Эрнесто и Маркос были родом из одного городка; там они окончили школу, потом вместе поступили в Гаване в техникум, откуда были призваны в армию. После первого года службы и тому и другому предложили поехать учиться в СССР.

Таким образом, Эрнесто и Маркос практически не расставались на протяжении всей своей жизни. Они понимали друг друга. Во многом доверяли друг другу. Однако Маркос знал, что есть вещи, о которых у Эрнесто лучше не спрашивать. И он не спрашивал. Догадывался. Еще с армии догадывался. Может быть, даже и завидовал Сандиносу. Ведь он, Маркос, не меньше предан делу революции. Но выбирают лучших. А Эрнесто действительно был лучшим.

Друзья шли по тротуару длинной прямой улицы, радуясь тому, что день выдался теплым и солнечным, что русское небо напоминало своей синевой кубинское и что накануне оба получили из дома по письму. Они обменивались семейными новостями, посмеивались над сходством и совпадениями, и при этом не забывали поглядывать на девушек, идущих навстречу и останавливающих любопытный взгляд на лицах молодых иностранцев.

Они были очень разными – Эрнесто и Маркос. У Эрнесто были испанские корни. И хотя он был смуглее многих русских, на фоне Маркоса его кожа выглядела чуть ли не белоснежной. Его волнистые волосы были жгуче-черными, взгляд каре-зеленых глаз – пронзительным, а улыбка при этом – открытой и доброй. Он был очень красив. И знал это. И пользовался этим. Маркос старался от него не отставать: его ослепительная улыбка тоже действовала на девушек неотразимо, хотя желающих общаться с чернокожим кубинцем находилось все-таки поменьше, чем тех, кто стремился попасть в объятия Эрнесто.

Друзья остановились у киоска, купили сигарет. Рядом был вход в парк. Маркос глянул вопросительно: пойдем? Эрнесто утвердительно кивнул: пойдем!

В городе снега почти не осталось, а здесь, в парке, он задержался среди деревьев, но лежал не нарядно-сияющим, каким любил его Эрнесто, а, похожий на несвежее вафельное полотенце, неопрятно застыл ноздреватой серой массой, совсем не радующей глаз.
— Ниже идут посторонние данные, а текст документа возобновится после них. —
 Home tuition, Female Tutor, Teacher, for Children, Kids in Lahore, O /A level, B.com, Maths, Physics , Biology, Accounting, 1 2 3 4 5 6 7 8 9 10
Под березами (все кубинцы буквально с момента приезда в Россию знали, что именно так называются деревья с черными черточками на белых стволах) сосредоточенно вышагивал мальчик лет четырех, разговаривая сам с собой. Изредка он останавливался и упорно долбил ногой упрямую снежную корку до тех пор, пока не проваливался в выбоину, что доставляло ему огромное удовольствие.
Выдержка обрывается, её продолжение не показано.